If one touches your faith, is it real?
--When touched by another's suffering, do you weep?
--When touched by another's joy, do you laugh?
--When touched by another's pain, do you ache?
--When touched by another's warmth, are you comforted?
--When touched by another's coldness, are you chilled?
--When touched by another's sorrow, do you mourn?
--When touched by another's love, do you multiply that love and send it on?
Jesus promised perfect freedom comes not to those who do as they please, but to those who love as they should. What is it God wants from us? Does God want us to think the right thoughts? Does God want us to do the right things? Or does God want us to be in the right relationships -- with God, with each other, with ourselves, with creation -- relationships based on truth and trust and touch? Any religion that announces God is Love is about relationships! It is the relationships that produce the right thoughts and right actions.

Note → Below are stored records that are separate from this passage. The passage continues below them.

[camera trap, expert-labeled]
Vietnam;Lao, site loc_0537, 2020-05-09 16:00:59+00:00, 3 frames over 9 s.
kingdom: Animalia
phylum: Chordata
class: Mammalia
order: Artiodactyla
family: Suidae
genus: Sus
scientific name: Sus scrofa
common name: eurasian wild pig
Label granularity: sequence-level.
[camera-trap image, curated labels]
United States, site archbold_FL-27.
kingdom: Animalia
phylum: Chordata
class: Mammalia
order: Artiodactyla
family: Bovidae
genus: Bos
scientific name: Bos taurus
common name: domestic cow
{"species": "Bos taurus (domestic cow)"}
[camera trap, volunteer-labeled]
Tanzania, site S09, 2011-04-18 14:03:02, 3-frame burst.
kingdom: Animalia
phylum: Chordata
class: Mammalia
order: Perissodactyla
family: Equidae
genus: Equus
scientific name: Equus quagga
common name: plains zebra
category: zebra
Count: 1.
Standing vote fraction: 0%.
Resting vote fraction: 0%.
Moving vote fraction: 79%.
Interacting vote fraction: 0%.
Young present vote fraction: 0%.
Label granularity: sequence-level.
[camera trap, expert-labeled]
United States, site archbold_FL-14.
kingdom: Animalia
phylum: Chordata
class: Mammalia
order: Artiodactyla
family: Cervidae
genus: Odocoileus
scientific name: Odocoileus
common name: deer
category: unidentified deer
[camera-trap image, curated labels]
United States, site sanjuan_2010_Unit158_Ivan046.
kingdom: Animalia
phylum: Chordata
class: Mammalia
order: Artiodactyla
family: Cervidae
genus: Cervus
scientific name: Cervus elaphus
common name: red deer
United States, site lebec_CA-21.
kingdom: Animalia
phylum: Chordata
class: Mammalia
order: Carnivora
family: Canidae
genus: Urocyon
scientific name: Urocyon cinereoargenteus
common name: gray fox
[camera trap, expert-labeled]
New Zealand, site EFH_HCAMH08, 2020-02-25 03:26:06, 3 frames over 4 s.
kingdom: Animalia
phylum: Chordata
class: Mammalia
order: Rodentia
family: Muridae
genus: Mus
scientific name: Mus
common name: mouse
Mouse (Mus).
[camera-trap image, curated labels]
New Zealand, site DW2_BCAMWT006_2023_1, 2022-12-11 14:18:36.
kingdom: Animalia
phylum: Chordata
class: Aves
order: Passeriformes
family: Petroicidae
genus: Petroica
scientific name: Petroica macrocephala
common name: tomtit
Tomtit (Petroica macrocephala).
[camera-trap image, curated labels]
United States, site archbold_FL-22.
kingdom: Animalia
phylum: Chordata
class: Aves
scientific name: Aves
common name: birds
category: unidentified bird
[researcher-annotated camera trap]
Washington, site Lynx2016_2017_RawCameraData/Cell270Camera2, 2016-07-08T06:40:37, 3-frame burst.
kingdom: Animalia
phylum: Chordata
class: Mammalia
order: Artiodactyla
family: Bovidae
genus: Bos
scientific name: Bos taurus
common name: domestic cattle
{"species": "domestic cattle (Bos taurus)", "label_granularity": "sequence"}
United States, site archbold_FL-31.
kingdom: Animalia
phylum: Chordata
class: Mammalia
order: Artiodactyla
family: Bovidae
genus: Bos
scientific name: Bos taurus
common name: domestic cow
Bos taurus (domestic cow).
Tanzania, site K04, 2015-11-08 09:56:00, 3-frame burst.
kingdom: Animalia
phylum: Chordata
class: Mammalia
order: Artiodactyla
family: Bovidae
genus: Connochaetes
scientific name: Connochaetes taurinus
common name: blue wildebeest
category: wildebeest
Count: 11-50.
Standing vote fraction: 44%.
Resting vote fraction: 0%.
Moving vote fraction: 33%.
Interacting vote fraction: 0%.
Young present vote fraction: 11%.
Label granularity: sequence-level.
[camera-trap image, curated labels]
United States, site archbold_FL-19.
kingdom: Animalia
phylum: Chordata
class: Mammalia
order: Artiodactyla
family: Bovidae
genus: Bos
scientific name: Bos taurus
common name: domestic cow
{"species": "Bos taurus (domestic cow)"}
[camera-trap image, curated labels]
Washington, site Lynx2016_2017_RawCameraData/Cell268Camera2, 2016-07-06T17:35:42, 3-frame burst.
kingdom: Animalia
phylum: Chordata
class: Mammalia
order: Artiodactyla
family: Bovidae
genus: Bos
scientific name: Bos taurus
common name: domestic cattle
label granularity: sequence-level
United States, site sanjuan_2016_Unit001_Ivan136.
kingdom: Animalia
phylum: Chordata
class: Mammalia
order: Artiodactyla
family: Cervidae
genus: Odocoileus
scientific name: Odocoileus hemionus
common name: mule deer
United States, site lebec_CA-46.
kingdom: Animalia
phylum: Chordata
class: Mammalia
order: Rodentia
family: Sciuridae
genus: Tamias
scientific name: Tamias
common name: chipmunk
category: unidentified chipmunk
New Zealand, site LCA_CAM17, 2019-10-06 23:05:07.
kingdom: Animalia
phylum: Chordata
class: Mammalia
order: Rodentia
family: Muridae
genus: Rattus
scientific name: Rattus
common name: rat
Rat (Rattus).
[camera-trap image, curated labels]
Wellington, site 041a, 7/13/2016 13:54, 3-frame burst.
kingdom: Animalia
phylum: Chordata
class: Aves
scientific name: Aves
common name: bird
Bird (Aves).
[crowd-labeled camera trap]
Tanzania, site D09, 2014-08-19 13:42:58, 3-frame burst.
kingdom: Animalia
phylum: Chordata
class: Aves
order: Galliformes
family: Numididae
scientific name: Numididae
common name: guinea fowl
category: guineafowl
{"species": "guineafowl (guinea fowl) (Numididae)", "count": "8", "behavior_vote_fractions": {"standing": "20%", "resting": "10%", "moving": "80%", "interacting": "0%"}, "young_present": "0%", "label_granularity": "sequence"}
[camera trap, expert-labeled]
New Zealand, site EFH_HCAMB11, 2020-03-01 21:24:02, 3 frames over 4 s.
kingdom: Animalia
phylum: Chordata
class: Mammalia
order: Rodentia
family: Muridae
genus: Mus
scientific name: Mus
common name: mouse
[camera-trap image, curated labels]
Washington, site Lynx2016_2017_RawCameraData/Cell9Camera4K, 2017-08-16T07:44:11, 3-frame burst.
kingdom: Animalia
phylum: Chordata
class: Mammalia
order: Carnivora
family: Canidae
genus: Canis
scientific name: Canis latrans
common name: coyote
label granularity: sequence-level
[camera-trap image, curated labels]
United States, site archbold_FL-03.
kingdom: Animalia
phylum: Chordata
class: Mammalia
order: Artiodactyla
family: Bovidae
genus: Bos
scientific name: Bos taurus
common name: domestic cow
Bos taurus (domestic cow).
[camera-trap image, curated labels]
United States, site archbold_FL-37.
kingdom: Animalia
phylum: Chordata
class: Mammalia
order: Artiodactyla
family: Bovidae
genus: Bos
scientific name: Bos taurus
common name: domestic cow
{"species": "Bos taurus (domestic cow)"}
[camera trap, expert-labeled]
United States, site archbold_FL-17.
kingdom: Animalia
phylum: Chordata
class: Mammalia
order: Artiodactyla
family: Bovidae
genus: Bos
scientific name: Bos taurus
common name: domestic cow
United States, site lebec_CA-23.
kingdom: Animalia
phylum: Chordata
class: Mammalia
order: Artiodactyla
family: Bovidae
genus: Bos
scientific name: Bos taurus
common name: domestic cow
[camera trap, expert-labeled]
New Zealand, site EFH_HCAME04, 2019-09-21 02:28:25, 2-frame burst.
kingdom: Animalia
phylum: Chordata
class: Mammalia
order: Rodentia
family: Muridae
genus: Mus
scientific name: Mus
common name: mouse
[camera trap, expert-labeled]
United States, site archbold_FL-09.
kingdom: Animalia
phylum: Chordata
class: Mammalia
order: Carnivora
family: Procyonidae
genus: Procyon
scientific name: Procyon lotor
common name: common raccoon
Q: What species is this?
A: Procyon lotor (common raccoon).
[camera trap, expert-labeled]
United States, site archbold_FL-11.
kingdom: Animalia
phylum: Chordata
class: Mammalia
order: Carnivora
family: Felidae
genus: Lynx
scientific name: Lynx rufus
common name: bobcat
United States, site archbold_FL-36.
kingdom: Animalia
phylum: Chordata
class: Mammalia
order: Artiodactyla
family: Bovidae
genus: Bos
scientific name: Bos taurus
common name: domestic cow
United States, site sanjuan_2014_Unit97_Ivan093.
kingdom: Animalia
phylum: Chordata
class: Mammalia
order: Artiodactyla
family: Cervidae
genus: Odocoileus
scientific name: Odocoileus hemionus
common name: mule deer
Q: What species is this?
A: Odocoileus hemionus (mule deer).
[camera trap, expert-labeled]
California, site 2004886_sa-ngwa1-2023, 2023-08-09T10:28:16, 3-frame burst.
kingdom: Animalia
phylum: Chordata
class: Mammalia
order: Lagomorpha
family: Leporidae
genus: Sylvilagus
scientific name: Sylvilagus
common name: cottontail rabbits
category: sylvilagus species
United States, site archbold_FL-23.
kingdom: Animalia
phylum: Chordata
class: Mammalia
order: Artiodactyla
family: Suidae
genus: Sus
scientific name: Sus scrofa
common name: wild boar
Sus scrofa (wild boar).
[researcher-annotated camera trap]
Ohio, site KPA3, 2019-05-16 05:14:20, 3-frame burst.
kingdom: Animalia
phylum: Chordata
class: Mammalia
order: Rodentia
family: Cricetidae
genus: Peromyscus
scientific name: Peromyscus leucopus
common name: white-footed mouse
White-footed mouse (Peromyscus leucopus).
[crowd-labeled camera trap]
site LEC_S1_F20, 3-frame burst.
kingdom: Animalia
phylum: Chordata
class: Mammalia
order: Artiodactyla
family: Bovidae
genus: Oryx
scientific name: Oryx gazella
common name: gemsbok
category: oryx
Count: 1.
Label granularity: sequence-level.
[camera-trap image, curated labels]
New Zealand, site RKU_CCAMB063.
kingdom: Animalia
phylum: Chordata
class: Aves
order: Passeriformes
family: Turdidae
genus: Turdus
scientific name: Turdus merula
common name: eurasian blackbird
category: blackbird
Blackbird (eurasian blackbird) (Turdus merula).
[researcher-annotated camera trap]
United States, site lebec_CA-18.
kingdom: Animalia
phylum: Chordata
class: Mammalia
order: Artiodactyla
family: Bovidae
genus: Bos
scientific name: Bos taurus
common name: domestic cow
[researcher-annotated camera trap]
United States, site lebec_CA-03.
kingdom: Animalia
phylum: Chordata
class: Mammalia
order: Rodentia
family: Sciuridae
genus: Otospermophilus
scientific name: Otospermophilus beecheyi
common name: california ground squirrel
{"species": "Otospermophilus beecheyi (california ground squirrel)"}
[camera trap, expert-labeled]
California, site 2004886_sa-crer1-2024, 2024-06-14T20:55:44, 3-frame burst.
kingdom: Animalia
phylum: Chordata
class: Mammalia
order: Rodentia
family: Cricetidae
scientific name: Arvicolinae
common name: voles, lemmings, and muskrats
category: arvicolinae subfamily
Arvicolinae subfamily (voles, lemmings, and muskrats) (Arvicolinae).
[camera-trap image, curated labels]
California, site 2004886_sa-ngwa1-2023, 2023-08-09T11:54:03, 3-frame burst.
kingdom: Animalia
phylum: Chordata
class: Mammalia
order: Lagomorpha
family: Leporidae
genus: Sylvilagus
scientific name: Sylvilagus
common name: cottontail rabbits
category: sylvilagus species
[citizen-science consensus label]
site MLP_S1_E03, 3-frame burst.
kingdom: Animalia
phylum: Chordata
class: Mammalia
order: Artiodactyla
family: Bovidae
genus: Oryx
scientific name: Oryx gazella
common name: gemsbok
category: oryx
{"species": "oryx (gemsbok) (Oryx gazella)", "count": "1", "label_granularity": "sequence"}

God makes us to stare into the abyss, into the darkness, to admit to the dark places in our world where there is more chaos than creation, made by a church that is not often too truthful, made to be honest about those corners of our own souls where there is darkness too deep to mention.
Throughout the Bible, light is the quality of God. God is light "and in him there is no darkness at all" (1 Jn 1:5) says John. Light is what God did when God began pushing back the dark chaos at creation. So night ought to be the one place where one would not expect to find God, for has it not been said, God is light?
Nevertheless, if God is only God of the day, then God cannot be our God, for as we have said, there is much darkness in us.
Teach us, O loving God, to be honest about the darkness, to be courageous in calling out to you when it grows dark in our lives, then to be patient in waiting for the coming of the dawn. Amen.